Après avoir vu les conditions pour qualifier un bail de commercial, il faut s’intéresser aux règles qui s’y appliquent et notamment les règles de durée du statut des baux commerciaux.
B] Les règles de durée du statut des baux commerciaux
La plus importante règle de temps qui s’applique aux baux commerciaux est qu’ils sont censés durer au minimum neuf ans comme l’a fixé la loi n°65-356 du 12 mai 1965 qui se retrouve codifiée à l’article L145-4 alinéa 1er du Code de commerce.

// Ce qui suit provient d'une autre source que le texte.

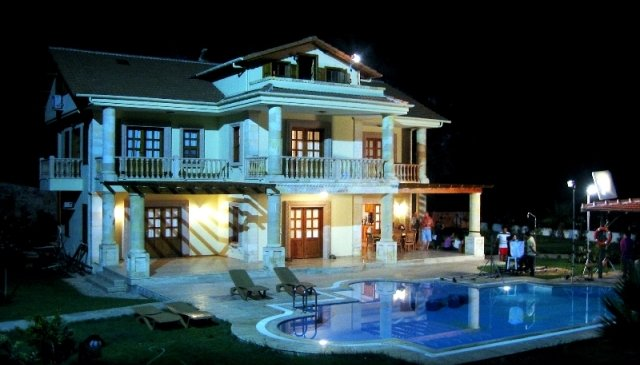 Stylish grand standing villa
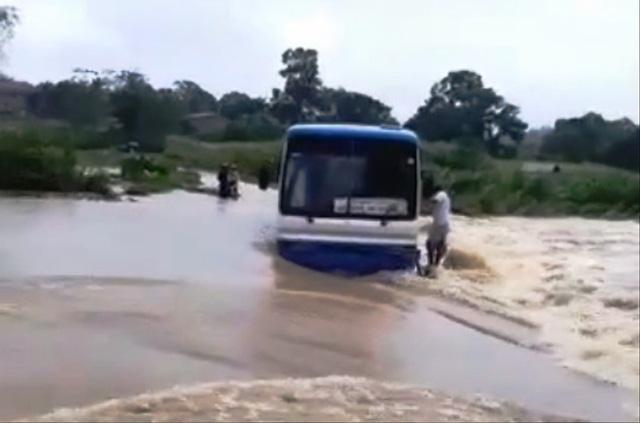 Chiếc xe khách bị chết máy giữa dòng nước lũ.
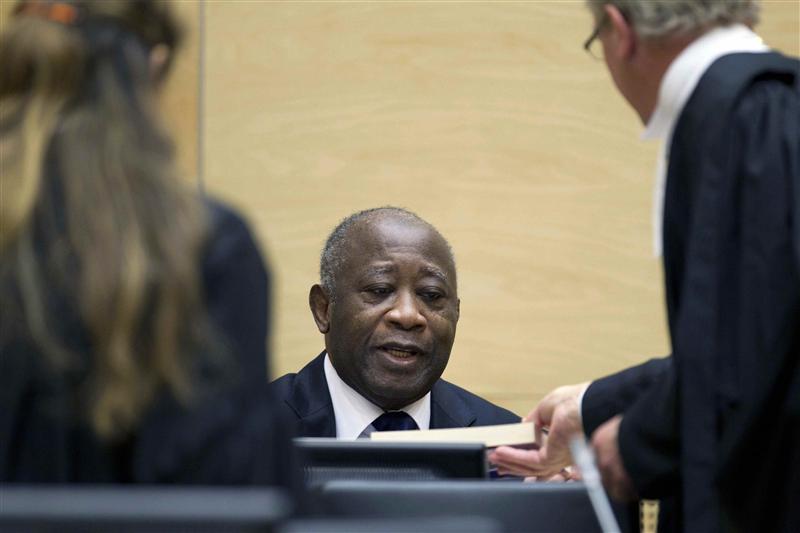 Laurent Gbagbo pour la première fois devant la Cour pénale internationale (CPI) de La Haye où il est poursuivi pour crimes contre l'humanité lors de la guerre civile consécutive à l'élection présidentielle, entre décembre 2010 et avril 2011. /Photo prise le 5 décembre 2011/REUTERS/Peter Dejong/Pool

Le second alinéa pose toutefois une exception pour le preneur puisqu’il possède « la faculté de donner congé à l’expiration d’une période triennale » c’est-à-dire tous les trois ans. Une autre exception existe pour le bailleur, elle réside dans l’alinéa 3 de ce même article et dispose qu’il peut déroger à cette règle si le bien fait l’objet de rénovations, d’une surélévation ou d’une transformation en habitation. Il existe aussi un droit au renouvellement du bail commercial à l’article L145-8 du Code de commerce. Dans la pratique, le bailleur pourra soit proposer le renouvellement du bail ou accepter la demande de renouvellement formulée par le locataire soit il pourra la refuser en versant une indemnité d’éviction au preneur (article L145-9 du Code de commerce) soit refuser le renouvellement en invoquant un motif légitime, ce qui lui évite le paiement de l’indemnité d’éviction. Si le renouvellement est accepté, le bail est renouvelé de neuf ans sauf accord des parties pour une durée plus longue (article L145-12 du Code de commerce). Si le bailleur ne délivre pas de congé et si le locataire ne formule pas de demande de renouvellement et qu’il se maintient dans les lieux après l’expiration du délai de location, le bail se poursuit par tacite reconduction pour une durée indéterminée. Le bailleur peut alors délivrer un congé à tout moment avec un préavis d’au moins six mois. De même que le locataire peut formuler à tout moment une demande de renouvellement. De nombreux articles du Code de commerce sont considérés d’ordre public et les articles liés au droit du renouvellement le sont. Dans l’arrêt du 1er octobre 2014, la Cour d’appel et la Cour de cassation estimant qu’il s’agit bien d’un bail commercial, la tacite reconduction est fondée puisque la société preneuse se maintient dans les lieux après l’expiration du délai minimum de neuf ans et la SCI bailleresse ne lui a pas opposée de congé.